Listen, I waited tables and bartended my way through college. It’s not an easy job. It requires a certain amount of stamina and physical strength, as well as the patience of a saint!
Imagine you’re a college student, living on Rahmen noodles and tuna. You hop a bus every day (not being able to afford a car or insurance for said conveyance), and you head to work after a day of classes. It’s a job where you’re lugging around heavy trays filled with either food or dirty dishes after said food is eaten. You generally have at least 4-5 tables at a time, with at least one of them occupied by either a) screeching, dirty kids, who think throwing food across the restaurant floor is a form of amusement or b) demanding shitbags, whose sad existence dictates that they must be obnoxious and shitty to those who serve them at a restaurant (read: those whom they perceive to be lower on the food chain than they are) to boost their fragile egos.
But you have to be nice to them. Know why? Because you’re working for a little more than $2 per hour, and the rest of your “salary” depends on how nice you can be to said trash, how quickly you can get their food, how accurately you can remember their order, and how satisfied they are after stuffing their faces.
So imagine your joy at seeing a $10 sticking out from under an empty plate! Cool! A good tip!
You’re stoked until you realize it isn’t…
Not only is it not real, but there’s no real tip in sight, so it’s not a joke, and the reverse of this oh-so-clever fake is a cheesy attempt at proselytizing – sanctimoniously advising you to come to Jesus.
This is enough to make anyone who’s ever waited tables to make ends meet want to hunt these freaks down and shove that fake $10 up their… nose…
Not only are these people ungrateful cheapskates, but they’re also unctuous dickwarts, who think their “holy message” is a suitable substitute for an actual value for value exchange – money for service.
Granted, I don’t know the whole story. I don’t know if the person in this particular story was a crappy waiter. And yes, the writer was excited about nothing more than being able to purchase a video game. So what?
As a former waitress and bartender, unless the service was truly horrible – so bad that I would consider demanding my money back from the management – I will at least leave something for the poor kid who’s running around all night dealing with hungry, sometimes rude customers.
These people not only left him nothing, but somehow were conceited enough to believe their little practical joke would warm the heart of the waiter whom they just defrauded with a fake bill.

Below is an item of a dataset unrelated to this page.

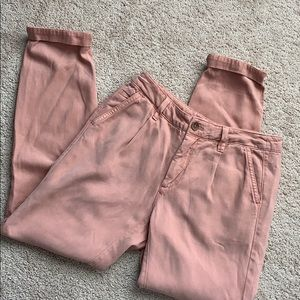Anthropologie High Waisted Pants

No, this doesn’t give me a warm fuzzy about religious types.
I don’t take kindly to someone attempting to force their religious views down my throat – especially not while I’m trying to earn a living. And I certainly wouldn’t be swayed to find me some Jesus, if a jerk on whom I’ve been waiting for the past hour, bringing food, drink refills, condiments and ensuring they have everything they need for a pleasant dining experience left me a fake tip with advice to find religion.
And if you do feel the need to witness… if you do feel that you just can’t survive if you don’t attempt to “save” the person who is taking care of you as you gluttonously stuff your fat face, at least leave them something in addition to the preachy, worthless fake. Leave them a fair exchange for their labor.